Sellers of Western luxury brands eager to capitalize on the new wealth of Chinese consumers are showering attention on mainland students in the United States, even as sales in China falter.
The strategy is paying off for some. The Los Angeles Beverly Center mall, which sends buses to pick up Chinese families at the University of California at Los Angeles and the University of Southern California at the beginning of the year when parents drop off their children and at graduation.
“We aren’t just dabbling here,” said Susan Vance, the Beverly Center marketing and sponsorship director. The mall sponsors Chinese student groups with about 45,000 members in what she called one of its most successful marketing plans.

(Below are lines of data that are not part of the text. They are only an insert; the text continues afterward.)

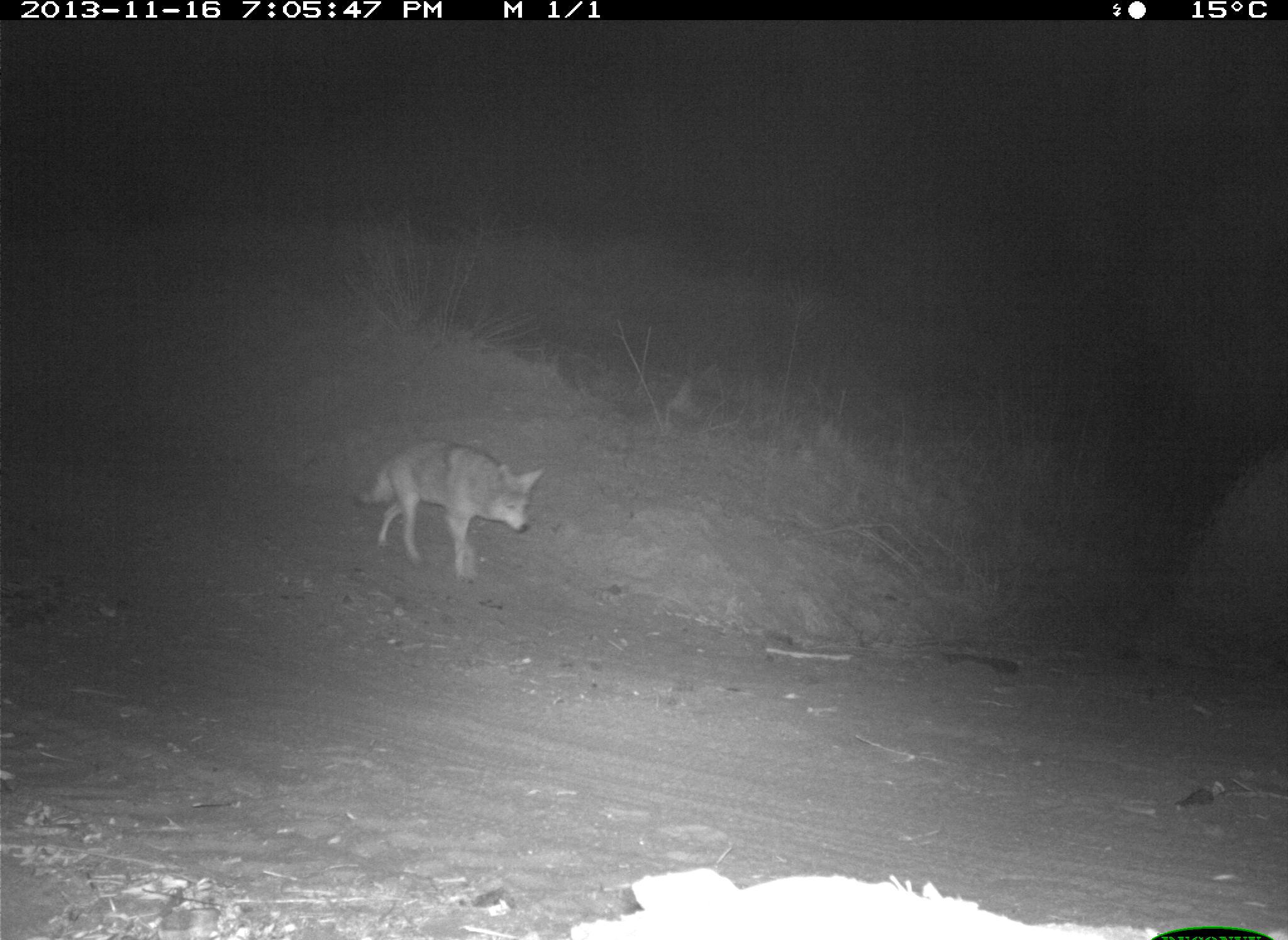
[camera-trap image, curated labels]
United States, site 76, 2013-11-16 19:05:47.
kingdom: Animalia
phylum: Chordata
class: Mammalia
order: Carnivora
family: Canidae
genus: Canis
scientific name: Canis latrans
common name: coyote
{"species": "coyote (Canis latrans)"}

Chinese shoppers account for 31 percent of the $273 billion global personal-luxury goods market, according to Bain and Co., a global management consulting firm, and the United States is the biggest market outside of Asia.
As economic growth in China has slowed and as Beijing’s anti-corruption drive cuts into sales of high-end goods there, makers of luxury brands are trying to tap this key Chinese customer base when they reach U.S. shores.

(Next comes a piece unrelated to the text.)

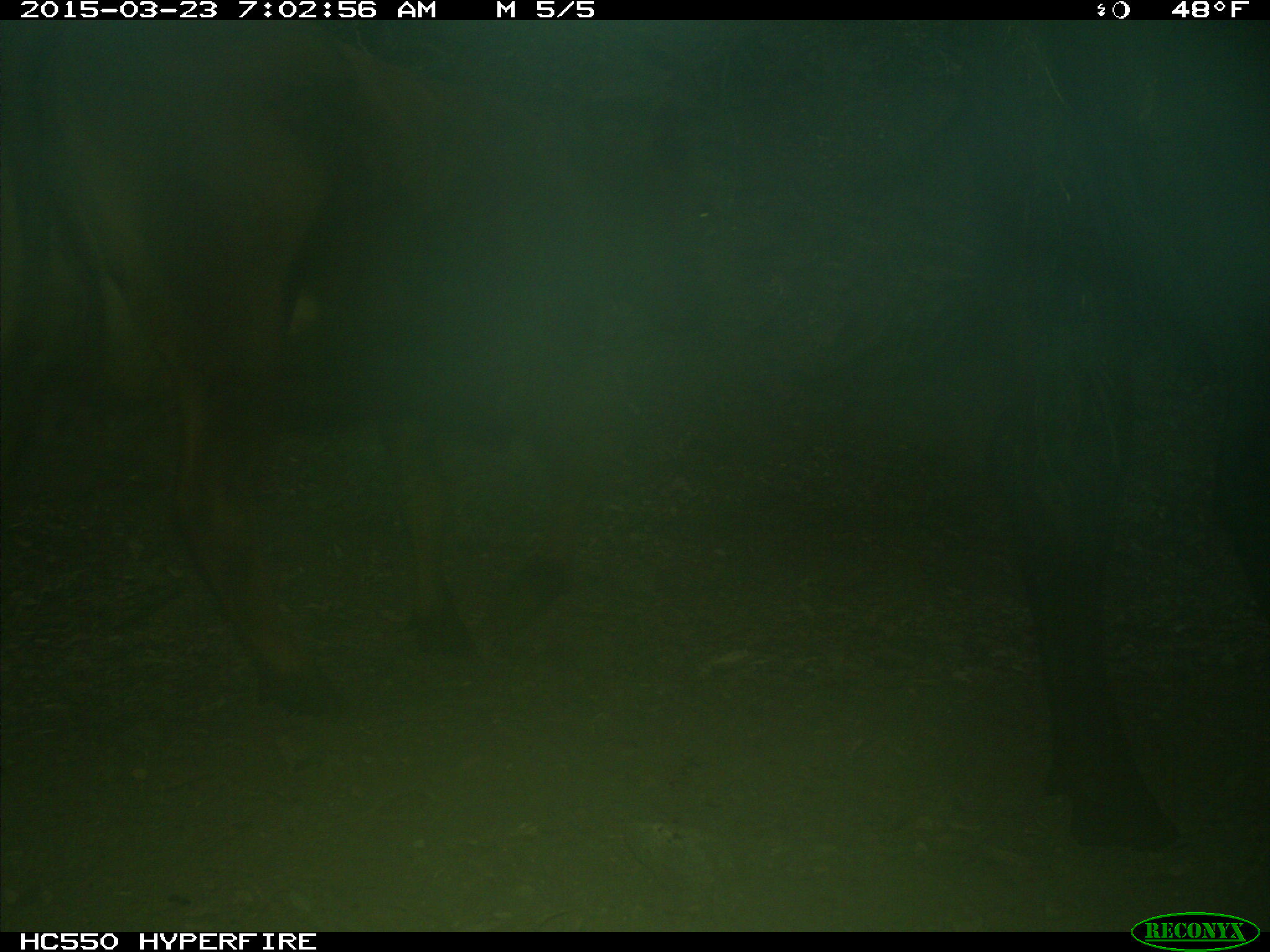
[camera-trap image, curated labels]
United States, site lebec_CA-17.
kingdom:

Students are snapping up Louis Vuitton and Gucci handbags, Tory Burch shoes, as well as fashions from Fendi, Alexander McQueen, Bottega Veneta, and Yves Saint Laurent, among others, according to recent interviews with student shoppers in New York.
It is not clear how much of overall luxury sales can be attributed to students. Some 29 percent of high net-worth parents in China choose U.S. institutions, according to the Hurun Report, which publishes an annual list of China's richest people.